[tor-commits] [torspec/master] remove proposals/xxx-bridgefinder-integration.txt
ioerror at torproject.org
ioerror at torproject.org
Wed Mar 21 03:12:36 UTC 2012
commit f8d4e304774c19e4cff8e918d4b4b3c5a2c34e07
Author: Jacob Appelbaum <jacob at appelbaum.net>
Date: Tue Mar 20 20:12:08 2012 -0700
remove proposals/xxx-bridgefinder-integration.txt
---
proposals/xxx-bridgefinder-integration.txt | 415 ----------------------------
1 files changed, 0 insertions(+), 415 deletions(-)
diff --git a/proposals/xxx-bridgefinder-integration.txt b/proposals/xxx-bridgefinder-integration.txt
deleted file mode 100644
index c6c55ec..0000000
--- a/proposals/xxx-bridgefinder-integration.txt
+++ /dev/null
@@ -1,415 +0,0 @@
-Filename: xxx-bridgefinder-integration.txt
-Title: Integration of BridgeFinder and BridgeFinderHelper
-Author: Mike Perry
-Created: 18-03-2012
-Status: Proposed
-Target: 0.2.3.x+
-
-
-Overview
-
- This proposal describes how the Tor client software can interact with
- an external program that performs bridge discovery based on user input
- or information extracted from a web page, QR Code, online game, or
- other transmission medium.
-
-
-Scope and Audience
-
- This document describes how all of the components involved in bridge
- discovery communicate this information to the rest of the Tor
- software. The mechanisms of bridge discovery are not discussed, though
- the design aims to be generalized enough to allow arbitrary new
- discovery mechanisms to be added at any time.
-
- This document is also written with the hope that those who wish to
- implement BridgeFinder components and BridgeFinderHelpers can get
- started immediately after a read of this proposal, so that development
- of bridge discovery mechanisms can proceed in parallel to supporting
- functionality improvements in the Tor client software.
-
-
-Components and Responsibilities
-
- 0. Tor Client
-
- The Tor Client is the piece of software that connects to the Tor
- network (optionally using bridges) and provides a SOCKS proxy for
- use by the user.
-
- In initial implementations, the Tor Client will support only
- standard bridges. In later implementations, it is expected to
- support pluggable transports as defined by Proposal 180.
-
- 1. Tor Control Port
-
- The Tor Control Port provides commands to perform operations,
- configuration, and to obtain status information. It also optionally
- provides event driven status updates.
-
- In initial implementations, it will be used directly by BridgeFinder
- to configure bridge information via GETINFO and SETCONF. It is covered
- by control-spec.txt in the tor-specs git repository.
-
- In later implementations, it will support the inter-controller
- POSTMESSAGE IPC protocol as defined by Proposal 197 for use
- in conveying bridge information to the Primary Controller.
-
- 2. Primary Controller
-
- The Primary Controller is the program that launches and configures the
- Tor client, and monitors its status.
-
- On desktop platforms, this program is Vidalia, and it also launches
- the Tor Browser. On Android, this program is Orbot.

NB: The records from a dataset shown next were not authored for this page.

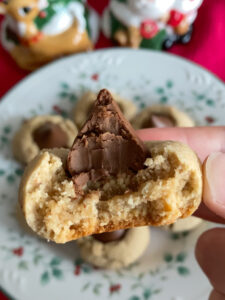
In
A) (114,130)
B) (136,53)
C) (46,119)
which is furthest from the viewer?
(136,53)

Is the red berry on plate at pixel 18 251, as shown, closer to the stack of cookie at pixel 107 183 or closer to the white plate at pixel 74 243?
the white plate at pixel 74 243

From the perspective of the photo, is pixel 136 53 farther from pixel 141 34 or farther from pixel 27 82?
pixel 27 82

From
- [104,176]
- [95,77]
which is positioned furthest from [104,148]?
[95,77]

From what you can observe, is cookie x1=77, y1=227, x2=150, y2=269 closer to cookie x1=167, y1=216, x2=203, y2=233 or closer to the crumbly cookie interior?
cookie x1=167, y1=216, x2=203, y2=233

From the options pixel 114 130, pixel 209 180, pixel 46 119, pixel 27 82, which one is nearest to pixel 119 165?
pixel 114 130

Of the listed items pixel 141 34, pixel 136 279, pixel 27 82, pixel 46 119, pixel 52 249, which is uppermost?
pixel 141 34

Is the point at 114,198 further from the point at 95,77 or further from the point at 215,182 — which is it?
the point at 95,77

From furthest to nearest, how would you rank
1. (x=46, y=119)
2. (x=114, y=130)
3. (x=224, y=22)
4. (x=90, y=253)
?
(x=224, y=22)
(x=46, y=119)
(x=90, y=253)
(x=114, y=130)
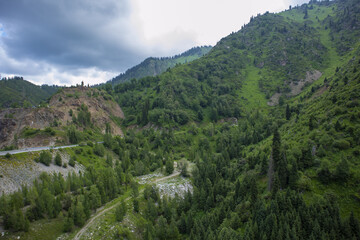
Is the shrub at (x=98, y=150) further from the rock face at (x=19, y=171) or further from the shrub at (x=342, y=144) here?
the shrub at (x=342, y=144)

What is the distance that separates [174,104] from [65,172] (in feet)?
400

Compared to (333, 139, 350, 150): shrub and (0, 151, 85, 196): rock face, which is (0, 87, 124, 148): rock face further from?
(333, 139, 350, 150): shrub

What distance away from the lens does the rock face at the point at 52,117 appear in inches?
4424

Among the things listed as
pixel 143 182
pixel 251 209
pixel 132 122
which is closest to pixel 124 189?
pixel 143 182

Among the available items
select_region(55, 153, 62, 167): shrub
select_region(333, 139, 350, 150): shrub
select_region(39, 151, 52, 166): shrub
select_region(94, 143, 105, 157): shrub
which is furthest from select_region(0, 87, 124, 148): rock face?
select_region(333, 139, 350, 150): shrub

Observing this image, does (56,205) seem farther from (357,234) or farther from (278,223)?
(357,234)

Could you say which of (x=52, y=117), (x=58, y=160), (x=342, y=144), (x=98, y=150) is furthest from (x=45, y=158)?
(x=342, y=144)

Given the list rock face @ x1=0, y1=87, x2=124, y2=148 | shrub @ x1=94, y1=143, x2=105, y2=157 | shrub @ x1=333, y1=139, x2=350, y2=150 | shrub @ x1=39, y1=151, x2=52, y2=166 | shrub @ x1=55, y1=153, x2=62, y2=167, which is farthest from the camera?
shrub @ x1=94, y1=143, x2=105, y2=157

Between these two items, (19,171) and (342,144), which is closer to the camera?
(342,144)

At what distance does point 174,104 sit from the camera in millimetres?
197250

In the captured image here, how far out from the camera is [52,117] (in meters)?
138

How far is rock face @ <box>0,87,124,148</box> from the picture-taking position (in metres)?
112

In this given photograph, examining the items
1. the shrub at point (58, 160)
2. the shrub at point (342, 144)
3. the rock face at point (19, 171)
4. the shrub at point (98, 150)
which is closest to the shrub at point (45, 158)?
the rock face at point (19, 171)

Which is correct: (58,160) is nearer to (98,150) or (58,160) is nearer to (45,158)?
(45,158)
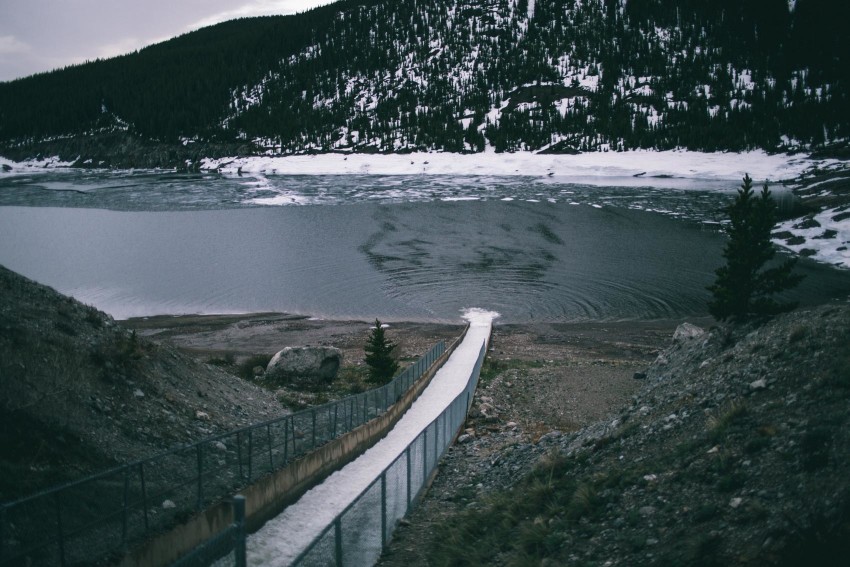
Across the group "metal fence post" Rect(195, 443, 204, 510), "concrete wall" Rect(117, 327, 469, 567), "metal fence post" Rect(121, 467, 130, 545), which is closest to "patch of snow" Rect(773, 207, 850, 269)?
"concrete wall" Rect(117, 327, 469, 567)

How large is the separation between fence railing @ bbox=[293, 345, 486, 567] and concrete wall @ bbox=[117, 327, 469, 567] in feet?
9.67

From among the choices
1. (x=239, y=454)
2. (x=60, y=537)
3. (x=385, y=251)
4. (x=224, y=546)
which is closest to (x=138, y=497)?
(x=60, y=537)

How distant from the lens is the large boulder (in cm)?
3044

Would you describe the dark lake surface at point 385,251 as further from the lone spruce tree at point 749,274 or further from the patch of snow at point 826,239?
the lone spruce tree at point 749,274

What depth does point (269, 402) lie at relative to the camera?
24.4 metres

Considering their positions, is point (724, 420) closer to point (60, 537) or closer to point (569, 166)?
point (60, 537)

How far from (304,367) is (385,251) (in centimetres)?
4424

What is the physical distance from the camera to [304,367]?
3056cm

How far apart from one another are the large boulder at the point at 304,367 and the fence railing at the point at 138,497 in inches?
467

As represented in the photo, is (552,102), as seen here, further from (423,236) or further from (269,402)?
(269,402)

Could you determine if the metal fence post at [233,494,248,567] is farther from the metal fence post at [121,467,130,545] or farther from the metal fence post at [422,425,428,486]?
the metal fence post at [422,425,428,486]

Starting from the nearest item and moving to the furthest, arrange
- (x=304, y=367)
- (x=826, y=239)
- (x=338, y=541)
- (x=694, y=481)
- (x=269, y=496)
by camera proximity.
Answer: (x=338, y=541) → (x=694, y=481) → (x=269, y=496) → (x=304, y=367) → (x=826, y=239)

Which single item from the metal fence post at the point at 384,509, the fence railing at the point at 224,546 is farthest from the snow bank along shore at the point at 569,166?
the fence railing at the point at 224,546

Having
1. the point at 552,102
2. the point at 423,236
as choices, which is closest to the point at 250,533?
the point at 423,236
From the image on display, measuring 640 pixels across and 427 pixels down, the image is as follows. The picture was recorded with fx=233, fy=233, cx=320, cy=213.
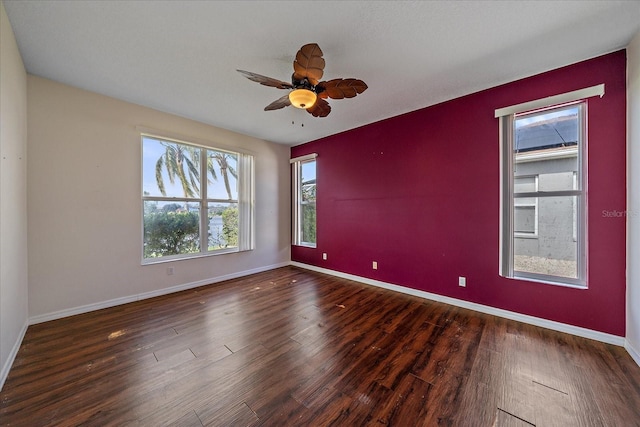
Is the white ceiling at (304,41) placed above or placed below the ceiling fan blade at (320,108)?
above

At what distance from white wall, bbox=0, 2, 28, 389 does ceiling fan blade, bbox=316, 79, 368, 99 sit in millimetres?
2308

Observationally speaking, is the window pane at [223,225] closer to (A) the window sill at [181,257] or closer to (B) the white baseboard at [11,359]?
(A) the window sill at [181,257]

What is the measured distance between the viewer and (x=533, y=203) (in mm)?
2568

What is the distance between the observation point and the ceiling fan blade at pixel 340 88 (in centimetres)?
199

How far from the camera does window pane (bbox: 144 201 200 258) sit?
3.35 m

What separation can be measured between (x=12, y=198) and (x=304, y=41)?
280 centimetres

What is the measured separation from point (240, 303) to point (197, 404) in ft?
5.30

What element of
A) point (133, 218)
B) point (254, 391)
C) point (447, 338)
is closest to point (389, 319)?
point (447, 338)

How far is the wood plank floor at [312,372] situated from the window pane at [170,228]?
3.11ft

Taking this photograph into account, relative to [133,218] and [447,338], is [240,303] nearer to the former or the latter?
[133,218]

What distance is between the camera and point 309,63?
→ 1.78 meters

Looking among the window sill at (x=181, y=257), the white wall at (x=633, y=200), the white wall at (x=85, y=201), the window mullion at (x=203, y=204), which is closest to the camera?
the white wall at (x=633, y=200)

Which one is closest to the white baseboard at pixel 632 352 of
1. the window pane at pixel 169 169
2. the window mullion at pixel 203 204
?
the window mullion at pixel 203 204

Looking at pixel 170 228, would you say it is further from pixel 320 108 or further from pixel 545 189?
pixel 545 189
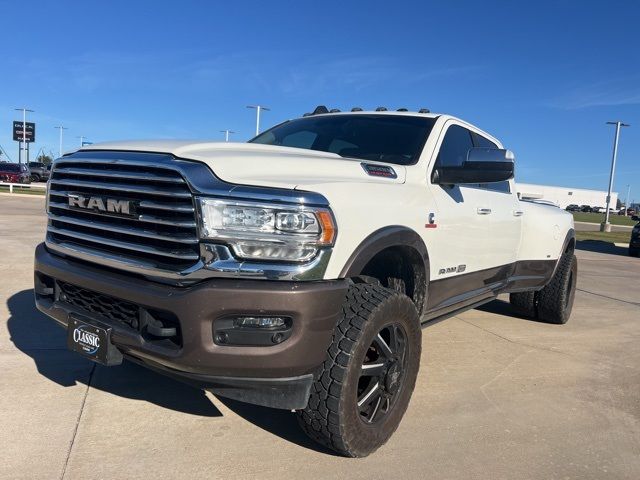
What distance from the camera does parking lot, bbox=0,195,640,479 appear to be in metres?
2.74

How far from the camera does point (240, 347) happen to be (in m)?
2.35

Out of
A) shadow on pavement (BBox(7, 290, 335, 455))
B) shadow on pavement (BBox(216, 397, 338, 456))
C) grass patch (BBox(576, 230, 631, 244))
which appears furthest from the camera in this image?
grass patch (BBox(576, 230, 631, 244))

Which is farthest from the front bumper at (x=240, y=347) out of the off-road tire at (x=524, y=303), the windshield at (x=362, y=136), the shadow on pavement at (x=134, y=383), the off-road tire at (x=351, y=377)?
the off-road tire at (x=524, y=303)

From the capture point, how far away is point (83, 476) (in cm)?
255

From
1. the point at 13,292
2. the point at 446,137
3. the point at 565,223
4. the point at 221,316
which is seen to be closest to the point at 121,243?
the point at 221,316

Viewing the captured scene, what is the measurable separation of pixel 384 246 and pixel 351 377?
71 cm

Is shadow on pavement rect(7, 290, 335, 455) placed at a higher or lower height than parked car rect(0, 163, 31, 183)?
lower

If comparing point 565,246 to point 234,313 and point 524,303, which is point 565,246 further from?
point 234,313

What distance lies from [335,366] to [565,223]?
14.7 ft

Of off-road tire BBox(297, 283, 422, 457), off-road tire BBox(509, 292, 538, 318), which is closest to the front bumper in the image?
off-road tire BBox(297, 283, 422, 457)

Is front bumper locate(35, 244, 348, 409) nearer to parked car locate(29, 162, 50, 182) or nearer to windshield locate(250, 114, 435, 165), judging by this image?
windshield locate(250, 114, 435, 165)

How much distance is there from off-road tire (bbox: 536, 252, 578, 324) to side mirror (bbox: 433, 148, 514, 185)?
290 centimetres

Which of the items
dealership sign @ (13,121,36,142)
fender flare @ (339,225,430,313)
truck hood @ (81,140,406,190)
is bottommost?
fender flare @ (339,225,430,313)

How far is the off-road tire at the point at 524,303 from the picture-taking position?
20.5 feet
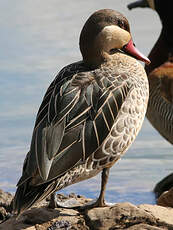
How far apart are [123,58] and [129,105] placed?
0.58 m

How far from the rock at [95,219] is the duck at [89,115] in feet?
0.53

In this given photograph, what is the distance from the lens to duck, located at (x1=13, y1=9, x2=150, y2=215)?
15.4 ft

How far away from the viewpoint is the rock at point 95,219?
5.04 m

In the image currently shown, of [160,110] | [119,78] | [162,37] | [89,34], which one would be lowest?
[160,110]

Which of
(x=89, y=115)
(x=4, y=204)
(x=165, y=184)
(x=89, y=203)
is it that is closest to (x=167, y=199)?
(x=89, y=203)

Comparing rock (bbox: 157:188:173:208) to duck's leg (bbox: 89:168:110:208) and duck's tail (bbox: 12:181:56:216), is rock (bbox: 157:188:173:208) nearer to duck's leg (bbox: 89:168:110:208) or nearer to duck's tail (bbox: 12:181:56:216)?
duck's leg (bbox: 89:168:110:208)

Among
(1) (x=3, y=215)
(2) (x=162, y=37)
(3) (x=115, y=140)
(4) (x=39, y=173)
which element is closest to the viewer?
(4) (x=39, y=173)

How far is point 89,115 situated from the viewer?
489 cm

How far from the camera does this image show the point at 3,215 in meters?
6.20

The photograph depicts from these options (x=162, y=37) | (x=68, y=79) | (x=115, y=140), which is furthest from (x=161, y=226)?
(x=162, y=37)

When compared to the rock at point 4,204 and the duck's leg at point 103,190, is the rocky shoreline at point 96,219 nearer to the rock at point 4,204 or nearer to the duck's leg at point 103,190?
the duck's leg at point 103,190

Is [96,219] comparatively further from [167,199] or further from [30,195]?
[167,199]

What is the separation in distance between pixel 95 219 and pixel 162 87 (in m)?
5.10

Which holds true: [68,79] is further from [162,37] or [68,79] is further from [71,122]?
[162,37]
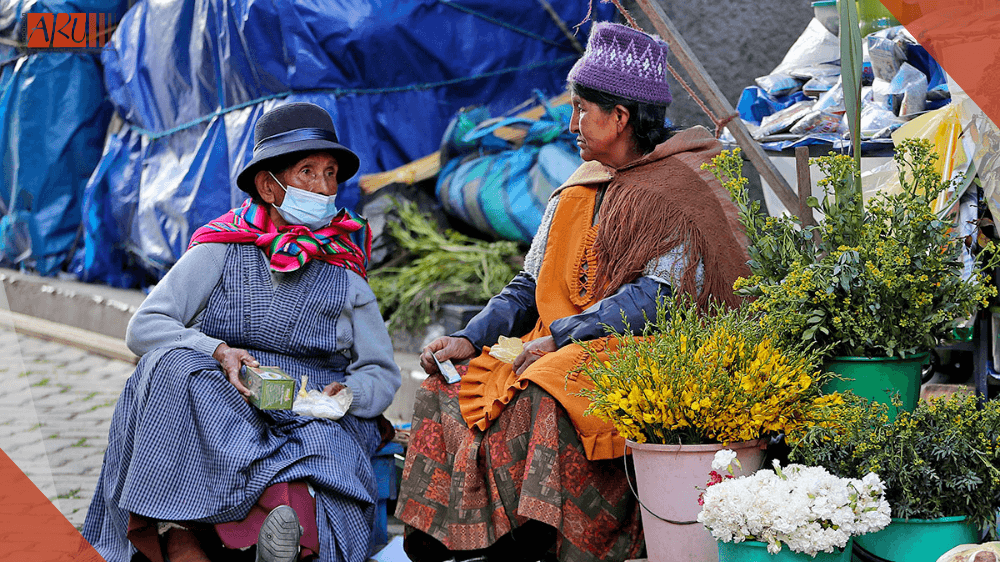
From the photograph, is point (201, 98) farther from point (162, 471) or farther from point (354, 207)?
point (162, 471)

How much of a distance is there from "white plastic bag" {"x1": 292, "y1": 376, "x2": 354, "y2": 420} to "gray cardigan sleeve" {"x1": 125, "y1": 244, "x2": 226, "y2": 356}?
32cm

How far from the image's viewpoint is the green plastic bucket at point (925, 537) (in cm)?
221

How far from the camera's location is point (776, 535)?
209cm

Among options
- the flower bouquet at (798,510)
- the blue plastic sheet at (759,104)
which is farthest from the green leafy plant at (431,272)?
the flower bouquet at (798,510)

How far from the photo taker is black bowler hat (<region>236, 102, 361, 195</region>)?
342 centimetres

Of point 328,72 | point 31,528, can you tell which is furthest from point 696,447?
point 328,72

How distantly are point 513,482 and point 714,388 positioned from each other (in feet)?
2.65

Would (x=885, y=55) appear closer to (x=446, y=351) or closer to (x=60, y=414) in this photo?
(x=446, y=351)

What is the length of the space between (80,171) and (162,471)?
669 centimetres

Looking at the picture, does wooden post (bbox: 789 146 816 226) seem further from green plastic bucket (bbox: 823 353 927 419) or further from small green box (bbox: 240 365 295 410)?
small green box (bbox: 240 365 295 410)

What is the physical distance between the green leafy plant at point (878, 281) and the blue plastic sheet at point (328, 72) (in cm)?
365

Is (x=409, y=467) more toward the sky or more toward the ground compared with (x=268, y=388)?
more toward the ground

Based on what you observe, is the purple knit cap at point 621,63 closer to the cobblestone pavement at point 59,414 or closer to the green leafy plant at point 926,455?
the green leafy plant at point 926,455

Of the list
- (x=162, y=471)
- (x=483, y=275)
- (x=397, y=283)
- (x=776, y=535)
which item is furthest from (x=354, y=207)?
(x=776, y=535)
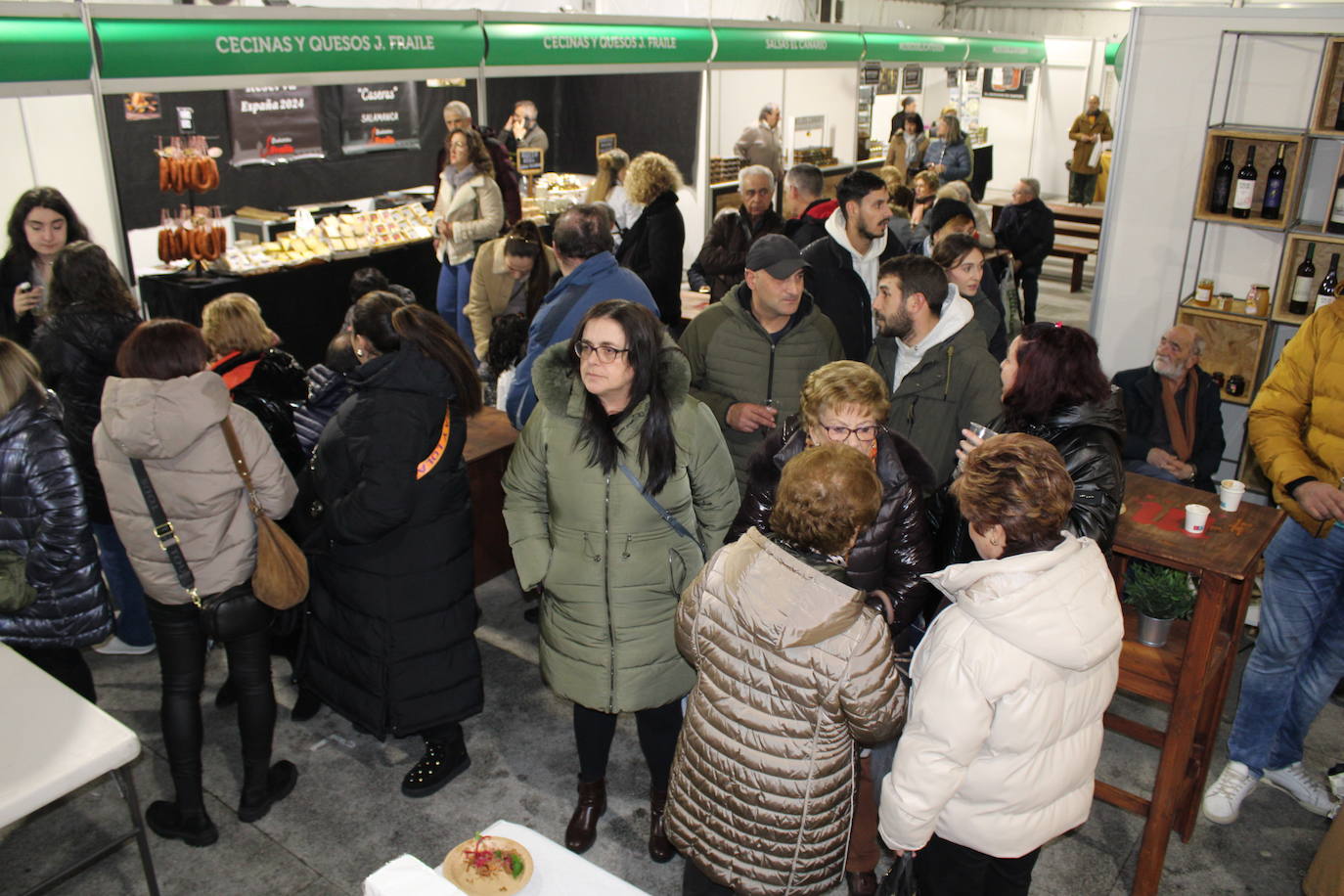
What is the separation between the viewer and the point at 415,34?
565cm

Orbot does not
- launch a browser.
-
- On all platforms, this proposal requires that the Primary Controller
- will launch one or more BridgeFinder child processes and provide
- them with authentication information through the environment variables
- TOR_CONTROL_PORT and TOR_CONTROL_PASSWD.
-
- In later implementations, the Primary Controller will be expected
- to receive Bridge configuration information via the free-form
- POSTMESSAGE protocol from Proposal 197, validate that information,
- and hold that information for user approval.
-
- 3. BridgeFinder
-
- A BridgeFinder is a program that discovers bridges and configures
- Tor to use them.
-
- In initial implementations, it is likely to be very dumb, and its main
- purpose will be to serve as a layer of abstraction that should free
- the Primary Controller from having to directly implement numerous ways
- of retrieving bridges for various pluggable transports.
-
- In later implementations, it may perform arbitrary network operations
- to discover, authenticate to, and/or verify bridges, possibly using
- informational hints provided by one or more external
- BridgeFinderHelpers (see next component). It could even go so far as
- to download new pluggable transport plugins and/or transform
- definition files from arbitrary urls.
-
- It will be launched by the Primary Controller and given access to the
- Tor Control Port via the environment variables TOR_CONTROL_PORT and
- TOR_CONTROL_PASSWD.
-
- Initial control port interactions can be command driven via GETINFO
- and SETCONF, and do not need to subscribe to or process control port
- events. Later implementations will use POSTMESSAGE as defined in
- Proposal 197 to pass command requests to Vidalia, which will parse
- them and ask for user confirmation before deploying them. Use of
- POSTMESSAGE may or may not require event driven operation, depending
- on POSTMESSAGE implementation status (POSTMESSAGE is designed to
- support both command and event driven operation, but it is possible
- event driven operation will happen first).
-
- 4. BridgeFinderHelper
-
- Each BridgeFinder implementation can optionally communicate with one
- or more BridgeFinderHelpers. BridgeFinderHelpers are plugins to
- external 3rd party applications that can inspect traffic, handle mime
- types, or implement protocol handlers for accepting bridge discovery
- information to pass to BridgeFinder. Example 3rd party applications
- include Chrome, World of Warcraft, QR Code readers, or simple cut
- and paste.
-
- Due to the arbitrary nature of sandboxing that may be present in
- various BridgeFinderHelper host applications, we do not mandate the
- exact nature of the IPC between BridgeFinder instances and external
- BridgeFinderHelper addons. However, please see the "Security Concerns"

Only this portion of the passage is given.